EBH is a non-governmental organisation established by the Federation of eSwatini Employers and Chamber of Commerce (FSE &CC). This started as a desk of the Federation in 2001 assisting employers in the response to HIV. In 2008 the desk was relaunched and registered as an independent non-profit organisation.

Although EBH was created with the aim of coordinating the response of eSwatini’s private sector to the HIV emergency, with the ongoing demographic and epidemiological shifts underway in country, the organization is now strategically refocussing to play a bigger role in coordinating worker and employee response to diseases beyond the HIV & AIDS umbrella, including diabetes and hypertension. EBH has consulted widely with the constituent organizations of the FSE&CC over the past 12 months and has agreed a strategic framework for improvement of the private sector’s response to workplace wellness issues informed by documented previous experiences during the control phase of the HIV epidemics.
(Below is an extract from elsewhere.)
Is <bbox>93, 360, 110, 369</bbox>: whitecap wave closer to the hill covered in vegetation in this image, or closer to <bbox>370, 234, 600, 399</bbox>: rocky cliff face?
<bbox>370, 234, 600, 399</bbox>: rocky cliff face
EBH has a staff complement of 8 competent staff members who have experience in Public Health and Health care interventions. The team comprise of the Chief Executive Officer, Programs Officer, M&E Officer, Finance Officer, Office Administrator , Wellness Officer: Clinical services, Wellness Officer: Trainings, and a fleet operator. All of the above listed staff members are on specified contracts. EBH further has a pool of 10 part time staff (Nurses, nursing assistants and psychologist) that assist in programs implementation (health education and trainings, and health screening services when required).

EBH also coordinates the 1,500 Wellness Officers of its constituent employer organizations in eSwatini, and has expanded their remit from HIV and STI screening and prevention messaging, to a more expansive service list of cardiovascular risk reduction, blood pressure, blood glucose and cholesterol screening. EBH’s involvement with this important Horizon 2020 grant fits well within the strategic framework for our response to NCDs, and augments the existing work underway in response to the epidemic.

EBH has strong and productive relationships with stakeholders across the public sector in eSwatini and the Southern African region, including the Ministry of Labour and Social Security, Ministry of Health, Ministry of Commerce of eSwatini and their counterparts in neighbouring countries. Similarly the organization has strong links with the private sector across the region, including formal partnerships with South African Business Coalition on Health & AIDS (SABCOHA), Pan African Business Coalition on Health & AIDS (PABC) and AIDS Right Alliance of Southern Africa (ARASA).

EBH will be the lead partner on the dissemination and communication activities under the grant as described in Work package 8.